Cloning and characterization of a novel retinoid-inducible gene 1( RIG1) deriving from human gastric cancer cells

Abstract

Retinoids exert wide-spectrum anti-tumor activities, which are mediated via the induction of growth arrest, differentiation or apoptosis. To determine whether the effects of retinoids are mediated by specific gene activation or repression, SC-M1 CL23 gastric cancer cells, pretreated with either vehicle alone or all-trans retinoic acid (10 μM) for 1 day, were analyzed using the technique of differential display. A novel retinoid-inducible gene 1 ( RIG1) was isolated. The full-length RIG1 cDNA contained 768 base pairs and encoded a protein of 164 amino acids with a molecular weight of 18 kDa. The RIG1 gene was ubiquitously expressed in normal tissue, and its expression was positively associated with cellular density. Nucleotide sequence analysis demonstrated that the RIG1 gene was similar to a recently-isolated TIG3 gene, and displayed 54% nucleotide sequence homology with a type II tumor suppressor gene H-REV107-1. RIG1 cDNA, however, contained an extra 32 base pairs located at its 5′ end and revealed three base pair differences for the remaining sequences leading to two amino acids substitution between the two encoded proteins. All-trans retinoic acid increased the level of RIG1 mRNA in a time- and concentration-dependent manner in SC-M1 CL23 gastric cancer cells. This was not observed for the H-REV-107-1 gene.

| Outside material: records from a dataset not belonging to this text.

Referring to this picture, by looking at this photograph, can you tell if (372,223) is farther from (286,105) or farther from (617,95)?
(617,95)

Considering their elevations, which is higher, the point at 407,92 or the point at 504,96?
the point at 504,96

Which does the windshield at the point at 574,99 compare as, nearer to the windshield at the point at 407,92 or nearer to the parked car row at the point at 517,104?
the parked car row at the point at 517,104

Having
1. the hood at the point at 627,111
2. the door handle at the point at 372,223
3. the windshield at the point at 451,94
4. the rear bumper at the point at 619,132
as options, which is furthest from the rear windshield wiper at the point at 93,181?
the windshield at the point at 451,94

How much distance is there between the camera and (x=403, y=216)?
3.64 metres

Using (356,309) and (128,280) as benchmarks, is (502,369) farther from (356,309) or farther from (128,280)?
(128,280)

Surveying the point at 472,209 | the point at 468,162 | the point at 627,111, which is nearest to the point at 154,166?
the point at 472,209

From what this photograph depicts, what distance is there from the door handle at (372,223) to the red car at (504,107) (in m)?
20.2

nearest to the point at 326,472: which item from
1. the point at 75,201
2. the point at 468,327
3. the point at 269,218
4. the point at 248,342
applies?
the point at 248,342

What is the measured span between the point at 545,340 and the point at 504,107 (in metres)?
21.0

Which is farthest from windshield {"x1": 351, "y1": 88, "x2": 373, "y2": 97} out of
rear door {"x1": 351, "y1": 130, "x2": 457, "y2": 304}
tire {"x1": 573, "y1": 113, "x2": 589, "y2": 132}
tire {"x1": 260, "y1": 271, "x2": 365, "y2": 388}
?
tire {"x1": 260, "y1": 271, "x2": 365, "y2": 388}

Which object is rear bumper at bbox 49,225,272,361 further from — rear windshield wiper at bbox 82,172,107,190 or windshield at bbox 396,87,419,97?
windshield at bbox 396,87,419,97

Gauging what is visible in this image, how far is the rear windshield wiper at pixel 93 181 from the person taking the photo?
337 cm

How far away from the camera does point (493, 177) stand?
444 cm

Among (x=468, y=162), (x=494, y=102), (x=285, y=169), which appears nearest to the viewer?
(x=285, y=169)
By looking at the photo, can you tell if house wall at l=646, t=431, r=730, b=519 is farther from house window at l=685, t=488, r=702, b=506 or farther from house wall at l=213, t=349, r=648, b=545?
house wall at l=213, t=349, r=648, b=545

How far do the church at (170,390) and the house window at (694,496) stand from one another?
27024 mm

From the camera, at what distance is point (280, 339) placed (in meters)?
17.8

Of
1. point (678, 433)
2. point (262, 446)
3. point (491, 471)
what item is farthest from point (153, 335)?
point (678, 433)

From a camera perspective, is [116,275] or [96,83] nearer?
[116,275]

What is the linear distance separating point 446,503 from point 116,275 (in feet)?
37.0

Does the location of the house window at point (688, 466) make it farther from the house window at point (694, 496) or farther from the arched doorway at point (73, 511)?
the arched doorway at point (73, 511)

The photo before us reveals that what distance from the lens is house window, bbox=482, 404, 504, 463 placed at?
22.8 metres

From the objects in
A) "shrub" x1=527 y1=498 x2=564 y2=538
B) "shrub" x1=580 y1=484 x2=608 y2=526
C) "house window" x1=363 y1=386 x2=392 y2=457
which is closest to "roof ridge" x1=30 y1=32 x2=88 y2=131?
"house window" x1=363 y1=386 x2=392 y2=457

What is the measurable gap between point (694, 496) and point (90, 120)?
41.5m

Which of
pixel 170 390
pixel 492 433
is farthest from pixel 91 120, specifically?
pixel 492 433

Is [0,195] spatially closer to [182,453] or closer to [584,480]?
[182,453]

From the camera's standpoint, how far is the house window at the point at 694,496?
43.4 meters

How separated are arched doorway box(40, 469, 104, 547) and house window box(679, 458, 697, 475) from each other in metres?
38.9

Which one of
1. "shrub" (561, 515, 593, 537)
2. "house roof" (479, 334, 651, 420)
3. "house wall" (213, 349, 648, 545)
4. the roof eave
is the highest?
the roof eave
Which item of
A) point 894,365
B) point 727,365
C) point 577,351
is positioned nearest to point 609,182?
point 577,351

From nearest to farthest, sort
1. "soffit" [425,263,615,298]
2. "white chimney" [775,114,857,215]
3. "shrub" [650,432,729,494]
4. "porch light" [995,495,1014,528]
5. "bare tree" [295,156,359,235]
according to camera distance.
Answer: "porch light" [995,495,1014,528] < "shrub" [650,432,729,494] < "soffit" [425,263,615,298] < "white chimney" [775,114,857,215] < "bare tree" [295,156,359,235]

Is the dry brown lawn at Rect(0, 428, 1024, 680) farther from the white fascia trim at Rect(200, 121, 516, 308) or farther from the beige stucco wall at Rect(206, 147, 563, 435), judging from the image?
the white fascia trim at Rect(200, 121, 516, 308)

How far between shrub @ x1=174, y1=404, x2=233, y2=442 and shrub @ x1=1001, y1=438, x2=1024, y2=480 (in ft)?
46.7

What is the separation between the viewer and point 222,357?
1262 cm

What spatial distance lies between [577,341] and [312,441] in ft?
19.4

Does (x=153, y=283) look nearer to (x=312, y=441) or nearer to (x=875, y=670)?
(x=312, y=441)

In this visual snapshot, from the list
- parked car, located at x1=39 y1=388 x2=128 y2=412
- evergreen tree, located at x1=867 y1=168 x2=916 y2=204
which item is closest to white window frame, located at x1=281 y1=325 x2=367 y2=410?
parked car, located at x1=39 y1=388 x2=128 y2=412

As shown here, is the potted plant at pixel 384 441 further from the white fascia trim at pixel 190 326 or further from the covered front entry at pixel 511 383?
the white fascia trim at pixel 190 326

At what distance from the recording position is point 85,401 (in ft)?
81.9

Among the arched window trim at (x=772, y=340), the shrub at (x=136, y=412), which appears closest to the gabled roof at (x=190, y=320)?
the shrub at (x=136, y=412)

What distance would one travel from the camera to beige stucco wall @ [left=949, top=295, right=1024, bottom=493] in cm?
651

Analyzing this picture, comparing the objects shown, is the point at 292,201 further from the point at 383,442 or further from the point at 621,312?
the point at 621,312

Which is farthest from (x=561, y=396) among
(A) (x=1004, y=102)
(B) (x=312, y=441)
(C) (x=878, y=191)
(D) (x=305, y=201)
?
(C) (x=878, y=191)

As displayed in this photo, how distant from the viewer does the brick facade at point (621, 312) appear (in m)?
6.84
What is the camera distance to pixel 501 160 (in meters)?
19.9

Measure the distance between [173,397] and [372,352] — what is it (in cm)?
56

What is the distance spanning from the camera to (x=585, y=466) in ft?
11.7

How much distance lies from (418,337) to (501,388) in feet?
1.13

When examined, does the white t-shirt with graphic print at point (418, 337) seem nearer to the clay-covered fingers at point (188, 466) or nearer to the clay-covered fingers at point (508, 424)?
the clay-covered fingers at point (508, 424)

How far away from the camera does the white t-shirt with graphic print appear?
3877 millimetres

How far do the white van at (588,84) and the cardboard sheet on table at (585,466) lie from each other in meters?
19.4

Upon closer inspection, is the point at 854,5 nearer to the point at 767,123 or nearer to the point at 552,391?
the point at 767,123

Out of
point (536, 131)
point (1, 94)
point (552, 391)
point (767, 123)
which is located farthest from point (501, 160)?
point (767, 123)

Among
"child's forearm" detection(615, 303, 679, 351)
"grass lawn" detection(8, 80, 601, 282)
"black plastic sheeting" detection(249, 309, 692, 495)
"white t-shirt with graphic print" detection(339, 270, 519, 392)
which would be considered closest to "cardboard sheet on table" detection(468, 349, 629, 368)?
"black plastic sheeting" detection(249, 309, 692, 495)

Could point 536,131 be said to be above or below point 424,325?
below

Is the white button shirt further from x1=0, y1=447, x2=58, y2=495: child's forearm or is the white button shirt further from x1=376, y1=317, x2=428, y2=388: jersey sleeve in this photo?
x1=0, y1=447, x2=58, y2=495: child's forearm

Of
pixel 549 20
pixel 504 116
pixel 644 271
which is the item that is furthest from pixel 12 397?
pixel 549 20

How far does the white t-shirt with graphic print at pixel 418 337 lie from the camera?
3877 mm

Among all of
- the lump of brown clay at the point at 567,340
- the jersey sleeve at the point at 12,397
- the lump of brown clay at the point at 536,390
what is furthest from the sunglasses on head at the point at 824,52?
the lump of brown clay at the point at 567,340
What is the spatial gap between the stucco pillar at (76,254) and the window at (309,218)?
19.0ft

The RIG1 regulation was related to cellular retinoid sensitivity. Both retinoic acid receptor α- and retinoic acid receptor γ-selective agonists increased RIG1 mRNA level, and the retinoid x receptor-selective agonist potentiated this regulation. In conclusion, the cDNA of a novel retinoid-inducible gene RIG1 has been cloned. This gene is regulated by retinoic acid through the heterodimer of retinoic acid receptor and retinoid x receptor.